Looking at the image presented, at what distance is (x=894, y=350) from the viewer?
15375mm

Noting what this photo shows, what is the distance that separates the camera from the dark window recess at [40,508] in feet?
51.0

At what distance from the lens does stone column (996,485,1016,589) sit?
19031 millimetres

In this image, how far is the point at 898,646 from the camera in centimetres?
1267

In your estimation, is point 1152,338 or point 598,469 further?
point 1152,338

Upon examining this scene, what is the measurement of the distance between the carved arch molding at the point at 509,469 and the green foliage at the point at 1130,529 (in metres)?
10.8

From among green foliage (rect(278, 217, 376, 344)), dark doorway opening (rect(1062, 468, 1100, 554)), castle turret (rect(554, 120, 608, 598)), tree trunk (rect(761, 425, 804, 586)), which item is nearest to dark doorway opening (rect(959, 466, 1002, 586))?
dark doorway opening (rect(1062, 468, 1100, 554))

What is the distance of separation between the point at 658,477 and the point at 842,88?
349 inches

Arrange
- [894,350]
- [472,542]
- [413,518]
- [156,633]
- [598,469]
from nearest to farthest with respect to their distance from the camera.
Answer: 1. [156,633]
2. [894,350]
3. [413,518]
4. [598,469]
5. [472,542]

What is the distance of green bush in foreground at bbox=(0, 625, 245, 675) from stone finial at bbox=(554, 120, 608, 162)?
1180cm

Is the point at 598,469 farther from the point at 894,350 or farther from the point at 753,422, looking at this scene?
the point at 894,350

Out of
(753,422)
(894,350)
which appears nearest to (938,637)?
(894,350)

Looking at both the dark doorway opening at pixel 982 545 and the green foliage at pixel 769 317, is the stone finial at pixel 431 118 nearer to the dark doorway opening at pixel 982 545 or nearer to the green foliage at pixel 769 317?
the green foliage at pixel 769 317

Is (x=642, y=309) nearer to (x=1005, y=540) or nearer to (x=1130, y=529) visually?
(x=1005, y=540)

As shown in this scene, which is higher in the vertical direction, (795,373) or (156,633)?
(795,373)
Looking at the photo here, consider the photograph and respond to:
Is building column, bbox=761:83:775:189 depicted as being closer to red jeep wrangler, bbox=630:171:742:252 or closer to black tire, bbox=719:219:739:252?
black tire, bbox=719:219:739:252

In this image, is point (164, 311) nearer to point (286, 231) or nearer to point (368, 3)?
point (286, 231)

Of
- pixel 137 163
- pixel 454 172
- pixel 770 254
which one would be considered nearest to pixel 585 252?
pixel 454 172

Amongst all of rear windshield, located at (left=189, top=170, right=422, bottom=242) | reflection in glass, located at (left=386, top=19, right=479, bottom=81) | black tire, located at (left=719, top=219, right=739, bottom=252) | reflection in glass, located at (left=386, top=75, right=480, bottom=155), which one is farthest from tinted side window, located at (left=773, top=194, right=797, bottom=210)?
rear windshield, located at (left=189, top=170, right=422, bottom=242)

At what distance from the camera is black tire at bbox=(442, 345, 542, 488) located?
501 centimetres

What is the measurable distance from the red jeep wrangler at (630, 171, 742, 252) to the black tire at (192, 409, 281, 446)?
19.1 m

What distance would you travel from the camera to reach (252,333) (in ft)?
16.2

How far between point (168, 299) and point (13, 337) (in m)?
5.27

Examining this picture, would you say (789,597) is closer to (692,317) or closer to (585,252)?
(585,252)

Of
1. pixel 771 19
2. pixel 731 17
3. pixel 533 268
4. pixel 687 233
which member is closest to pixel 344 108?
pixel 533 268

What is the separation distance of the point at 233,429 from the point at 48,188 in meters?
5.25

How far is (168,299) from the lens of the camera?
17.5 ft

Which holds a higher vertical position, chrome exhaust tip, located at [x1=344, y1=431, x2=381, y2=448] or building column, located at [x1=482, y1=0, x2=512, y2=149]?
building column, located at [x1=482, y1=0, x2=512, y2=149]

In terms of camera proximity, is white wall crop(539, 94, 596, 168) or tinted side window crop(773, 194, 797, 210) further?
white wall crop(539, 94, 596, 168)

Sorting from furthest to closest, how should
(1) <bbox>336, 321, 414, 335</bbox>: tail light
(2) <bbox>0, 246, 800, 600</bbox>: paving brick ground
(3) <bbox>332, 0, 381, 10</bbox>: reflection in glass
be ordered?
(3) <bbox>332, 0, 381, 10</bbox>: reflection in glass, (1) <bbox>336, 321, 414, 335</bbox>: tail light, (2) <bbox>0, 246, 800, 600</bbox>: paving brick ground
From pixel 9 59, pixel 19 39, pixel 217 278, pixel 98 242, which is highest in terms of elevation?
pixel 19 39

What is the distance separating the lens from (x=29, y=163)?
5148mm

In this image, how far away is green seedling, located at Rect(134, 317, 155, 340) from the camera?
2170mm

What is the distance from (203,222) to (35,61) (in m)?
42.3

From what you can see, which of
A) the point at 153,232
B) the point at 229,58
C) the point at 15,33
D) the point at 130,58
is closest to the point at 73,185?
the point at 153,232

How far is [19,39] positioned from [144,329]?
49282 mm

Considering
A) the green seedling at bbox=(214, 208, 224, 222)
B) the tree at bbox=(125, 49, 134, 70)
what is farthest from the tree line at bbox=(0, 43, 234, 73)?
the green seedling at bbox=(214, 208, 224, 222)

──────────

Work required: Exactly reproduce every line found in the records.

Problem solution:
Looking at the image presented, at what distance is (x=894, y=350) from the viewer?
15375mm

Noting what this photo shows, what is the distance that separates the camera from the dark window recess at [40,508] in feet?
51.0

At what distance from the lens does stone column (996,485,1016,589) sit?
19031 millimetres

In this image, how far is the point at 898,646 from the camera in centimetres?
1267

In your estimation, is point 1152,338 or point 598,469 further?
point 1152,338

Upon examining this scene, what is the measurement of the distance between the carved arch molding at the point at 509,469 and the green foliage at the point at 1130,529 (in metres)?
10.8

From among green foliage (rect(278, 217, 376, 344)), dark doorway opening (rect(1062, 468, 1100, 554)), castle turret (rect(554, 120, 608, 598)), tree trunk (rect(761, 425, 804, 586)), which item is nearest to dark doorway opening (rect(959, 466, 1002, 586))?
dark doorway opening (rect(1062, 468, 1100, 554))

What is the distance of separation between the point at 658,477 and the point at 842,88?
349 inches

Arrange
- [894,350]
- [472,542]
- [413,518]
- [156,633]
- [598,469]
from nearest to farthest with respect to their distance from the camera.
Answer: 1. [156,633]
2. [894,350]
3. [413,518]
4. [598,469]
5. [472,542]

What is the distance of green bush in foreground at bbox=(0, 625, 245, 675) from stone finial at bbox=(554, 120, 608, 162)?
1180cm

Is the point at 598,469 farther from the point at 894,350 or farther from the point at 753,422, looking at this scene?
the point at 894,350

Out of
(753,422)
(894,350)
which appears nearest to (938,637)?
(894,350)

Looking at both the dark doorway opening at pixel 982 545 and the green foliage at pixel 769 317, is the stone finial at pixel 431 118 nearer to the dark doorway opening at pixel 982 545 or nearer to the green foliage at pixel 769 317?
the green foliage at pixel 769 317

Is (x=642, y=309) nearer to (x=1005, y=540) or nearer to (x=1130, y=529) visually?
(x=1005, y=540)

As shown in this scene, which is higher in the vertical direction, (795,373) or (156,633)?
(795,373)
Looking at the photo here, consider the photograph and respond to:
Is building column, bbox=761:83:775:189 depicted as being closer to red jeep wrangler, bbox=630:171:742:252 or closer to black tire, bbox=719:219:739:252?
black tire, bbox=719:219:739:252

In this image, is point (164, 311) nearer to point (286, 231) or nearer to point (368, 3)?
point (286, 231)

Of
- pixel 137 163
- pixel 454 172
- pixel 770 254
which one would be considered nearest to pixel 585 252?
pixel 454 172

Amongst all of rear windshield, located at (left=189, top=170, right=422, bottom=242) | reflection in glass, located at (left=386, top=19, right=479, bottom=81) | black tire, located at (left=719, top=219, right=739, bottom=252) | reflection in glass, located at (left=386, top=75, right=480, bottom=155), which one is farthest from tinted side window, located at (left=773, top=194, right=797, bottom=210)?
rear windshield, located at (left=189, top=170, right=422, bottom=242)

At what distance from the camera is black tire at bbox=(442, 345, 542, 488) located?
501 centimetres

What is the measurable distance from the red jeep wrangler at (630, 171, 742, 252) to the black tire at (192, 409, 281, 446)?
19.1 m

What distance would you travel from the camera to reach (252,333) (in ft)?
16.2

How far between point (168, 299) and point (13, 337) (in m)?
5.27

Examining this picture, would you say (789,597) is closer to (692,317) or closer to (585,252)?
(585,252)

Of
1. pixel 771 19
2. pixel 731 17
3. pixel 533 268
4. pixel 687 233
which member is closest to pixel 344 108?
pixel 533 268

What is the separation distance of the point at 233,429 from the point at 48,188 in meters?
5.25

How far is (168,299) from the lens of the camera?
17.5 ft

Which holds a higher vertical position, chrome exhaust tip, located at [x1=344, y1=431, x2=381, y2=448] or building column, located at [x1=482, y1=0, x2=512, y2=149]?
building column, located at [x1=482, y1=0, x2=512, y2=149]

In terms of camera proximity, is white wall crop(539, 94, 596, 168) or tinted side window crop(773, 194, 797, 210) further?
white wall crop(539, 94, 596, 168)

Sorting from furthest to closest, how should
(1) <bbox>336, 321, 414, 335</bbox>: tail light
(2) <bbox>0, 246, 800, 600</bbox>: paving brick ground
(3) <bbox>332, 0, 381, 10</bbox>: reflection in glass
be ordered?
(3) <bbox>332, 0, 381, 10</bbox>: reflection in glass, (1) <bbox>336, 321, 414, 335</bbox>: tail light, (2) <bbox>0, 246, 800, 600</bbox>: paving brick ground
From pixel 9 59, pixel 19 39, pixel 217 278, pixel 98 242, which is highest in terms of elevation?
pixel 19 39

What is the distance separating the lens from (x=29, y=163)?
5148mm

In this image, how far away is green seedling, located at Rect(134, 317, 155, 340) from the camera?
2170mm

What is the distance from (203,222) to (35,61) (in m)?
42.3

From what you can see, which of
A) the point at 153,232
B) the point at 229,58
C) the point at 15,33
D) the point at 130,58
is closest to the point at 73,185?
the point at 153,232

How far is [19,39] positioned from [144,329]?
49282 mm

Considering
A) the green seedling at bbox=(214, 208, 224, 222)
B) the tree at bbox=(125, 49, 134, 70)
what is farthest from the tree line at bbox=(0, 43, 234, 73)?
the green seedling at bbox=(214, 208, 224, 222)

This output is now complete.